▶ **GIVEN DATA**
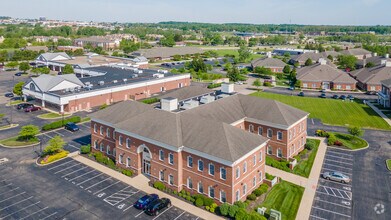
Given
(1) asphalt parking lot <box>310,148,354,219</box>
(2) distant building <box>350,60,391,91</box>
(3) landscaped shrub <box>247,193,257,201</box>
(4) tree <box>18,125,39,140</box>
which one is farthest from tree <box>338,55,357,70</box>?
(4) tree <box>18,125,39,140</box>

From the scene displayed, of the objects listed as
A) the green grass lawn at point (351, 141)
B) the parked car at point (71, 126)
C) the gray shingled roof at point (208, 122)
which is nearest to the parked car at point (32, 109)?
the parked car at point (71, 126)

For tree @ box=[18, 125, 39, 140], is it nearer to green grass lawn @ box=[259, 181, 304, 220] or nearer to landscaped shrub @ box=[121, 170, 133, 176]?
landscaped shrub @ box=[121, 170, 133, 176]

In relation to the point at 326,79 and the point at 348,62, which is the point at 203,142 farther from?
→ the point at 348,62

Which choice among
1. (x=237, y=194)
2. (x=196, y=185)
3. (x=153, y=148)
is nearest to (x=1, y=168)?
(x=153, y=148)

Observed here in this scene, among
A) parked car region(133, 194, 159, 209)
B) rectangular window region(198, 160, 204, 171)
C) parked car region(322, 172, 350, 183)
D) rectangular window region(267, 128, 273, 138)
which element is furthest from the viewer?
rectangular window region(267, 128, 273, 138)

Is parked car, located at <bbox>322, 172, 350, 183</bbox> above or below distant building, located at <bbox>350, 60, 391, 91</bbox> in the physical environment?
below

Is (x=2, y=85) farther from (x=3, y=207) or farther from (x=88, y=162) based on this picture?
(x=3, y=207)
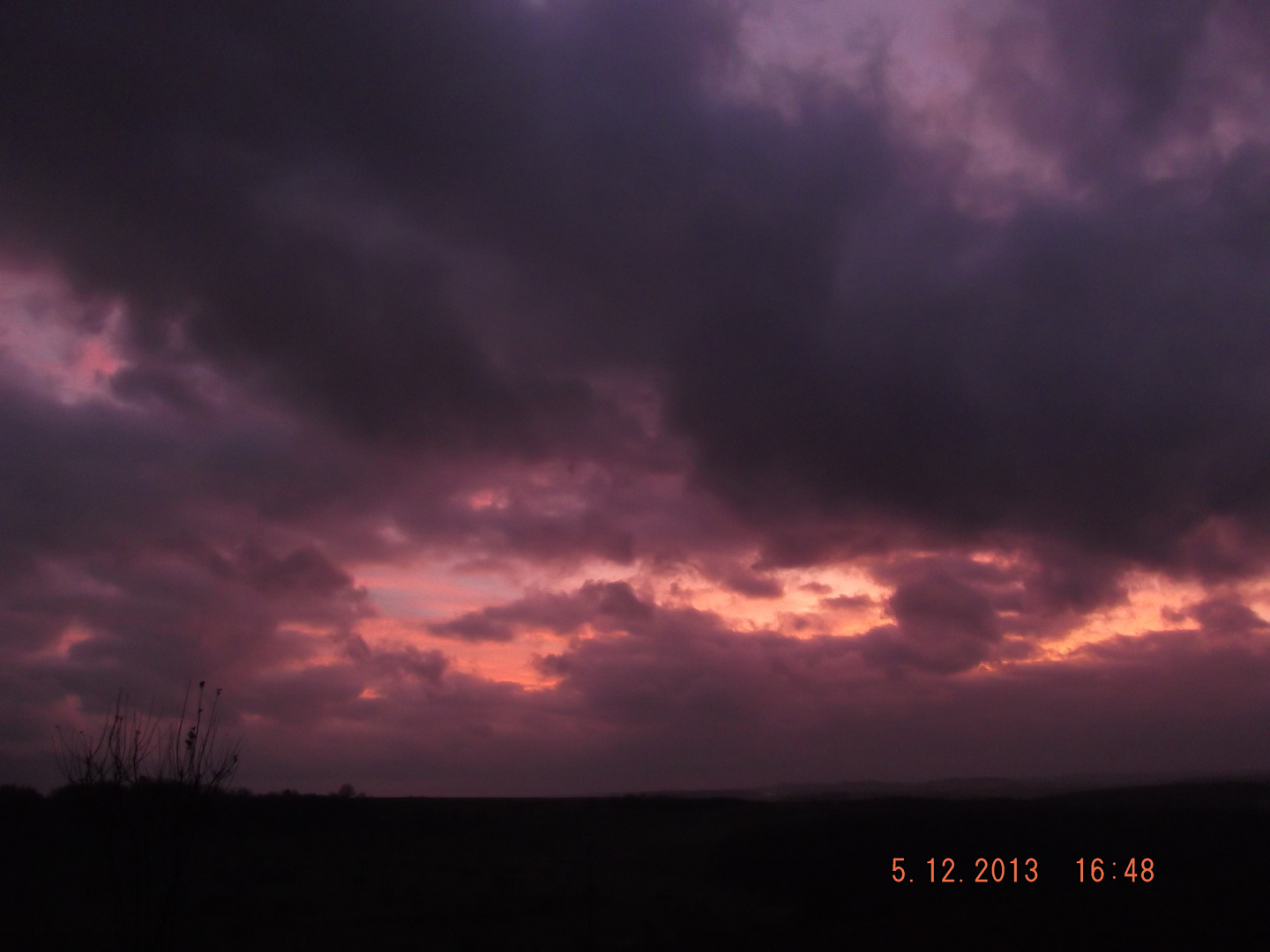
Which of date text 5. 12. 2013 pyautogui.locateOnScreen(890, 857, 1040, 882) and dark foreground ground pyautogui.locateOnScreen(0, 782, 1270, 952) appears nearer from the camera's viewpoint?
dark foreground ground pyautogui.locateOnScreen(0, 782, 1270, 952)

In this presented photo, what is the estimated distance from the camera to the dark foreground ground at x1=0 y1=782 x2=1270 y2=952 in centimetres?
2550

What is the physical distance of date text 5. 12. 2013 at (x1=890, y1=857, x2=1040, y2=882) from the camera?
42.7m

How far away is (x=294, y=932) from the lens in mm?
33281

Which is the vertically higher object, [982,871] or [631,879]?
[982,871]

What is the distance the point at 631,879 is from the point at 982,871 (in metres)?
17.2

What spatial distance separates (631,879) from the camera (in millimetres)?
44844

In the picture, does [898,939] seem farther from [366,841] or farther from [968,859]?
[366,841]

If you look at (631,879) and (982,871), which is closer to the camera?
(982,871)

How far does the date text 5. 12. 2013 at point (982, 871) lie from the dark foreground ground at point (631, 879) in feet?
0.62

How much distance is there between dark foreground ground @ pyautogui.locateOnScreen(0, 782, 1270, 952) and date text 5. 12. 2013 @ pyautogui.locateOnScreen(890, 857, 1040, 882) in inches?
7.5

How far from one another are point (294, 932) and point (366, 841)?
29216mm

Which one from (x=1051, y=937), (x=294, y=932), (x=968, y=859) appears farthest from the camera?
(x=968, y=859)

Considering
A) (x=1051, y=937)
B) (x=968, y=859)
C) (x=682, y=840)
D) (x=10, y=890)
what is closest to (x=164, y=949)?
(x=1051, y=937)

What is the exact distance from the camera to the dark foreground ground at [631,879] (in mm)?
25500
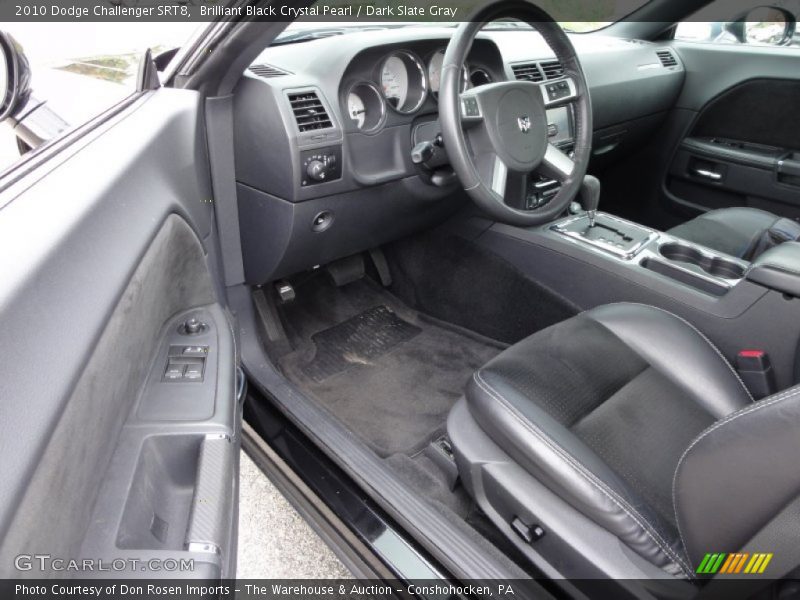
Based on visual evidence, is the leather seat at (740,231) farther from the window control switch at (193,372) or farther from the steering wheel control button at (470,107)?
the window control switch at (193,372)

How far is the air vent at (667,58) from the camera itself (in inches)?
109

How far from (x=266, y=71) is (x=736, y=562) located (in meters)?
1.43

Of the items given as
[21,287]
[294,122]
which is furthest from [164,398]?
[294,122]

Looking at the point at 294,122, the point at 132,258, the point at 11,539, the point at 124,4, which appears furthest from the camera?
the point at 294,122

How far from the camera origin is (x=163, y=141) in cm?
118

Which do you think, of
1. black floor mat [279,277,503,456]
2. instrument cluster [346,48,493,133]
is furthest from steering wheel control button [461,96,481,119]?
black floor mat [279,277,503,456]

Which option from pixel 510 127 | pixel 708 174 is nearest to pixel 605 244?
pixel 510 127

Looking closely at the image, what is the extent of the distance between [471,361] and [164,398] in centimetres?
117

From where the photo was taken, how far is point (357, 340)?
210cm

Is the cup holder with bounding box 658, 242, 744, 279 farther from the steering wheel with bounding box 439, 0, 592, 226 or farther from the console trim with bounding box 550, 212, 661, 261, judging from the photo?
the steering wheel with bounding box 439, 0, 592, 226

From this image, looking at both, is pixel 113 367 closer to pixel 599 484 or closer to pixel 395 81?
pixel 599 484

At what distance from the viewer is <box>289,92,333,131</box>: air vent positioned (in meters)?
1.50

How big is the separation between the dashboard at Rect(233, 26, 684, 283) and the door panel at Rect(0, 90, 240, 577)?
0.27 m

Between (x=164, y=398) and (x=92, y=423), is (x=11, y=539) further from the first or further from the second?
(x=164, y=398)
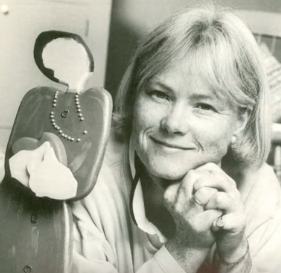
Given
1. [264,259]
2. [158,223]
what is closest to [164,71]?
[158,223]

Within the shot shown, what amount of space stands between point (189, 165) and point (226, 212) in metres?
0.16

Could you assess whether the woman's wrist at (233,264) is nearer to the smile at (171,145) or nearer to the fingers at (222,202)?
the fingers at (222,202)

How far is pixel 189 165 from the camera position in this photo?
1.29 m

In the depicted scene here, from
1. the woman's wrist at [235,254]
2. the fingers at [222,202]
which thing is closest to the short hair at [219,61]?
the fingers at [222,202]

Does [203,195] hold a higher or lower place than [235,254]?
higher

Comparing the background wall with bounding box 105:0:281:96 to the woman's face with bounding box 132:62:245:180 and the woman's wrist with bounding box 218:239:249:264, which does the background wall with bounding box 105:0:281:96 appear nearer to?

▶ **TASK DETAILS**
Arrange the items as a numbered list, from the line with "How far is pixel" through the last line of the items, both ends included, leaving out blank lines.

▶ **RESULT OF THIS TASK**
1. How far is pixel 189 165 from the camera position in this photo?
2. 1.29 m
3. In the depicted scene here, from
4. 1. the woman's wrist at [235,254]
5. 2. the fingers at [222,202]
6. which thing is closest to the short hair at [219,61]?
7. the fingers at [222,202]
8. Does [203,195] hold a higher or lower place than [235,254]?
9. higher
10. Comparing the background wall with bounding box 105:0:281:96 to the woman's face with bounding box 132:62:245:180 and the woman's wrist with bounding box 218:239:249:264, which does the background wall with bounding box 105:0:281:96 appear nearer to?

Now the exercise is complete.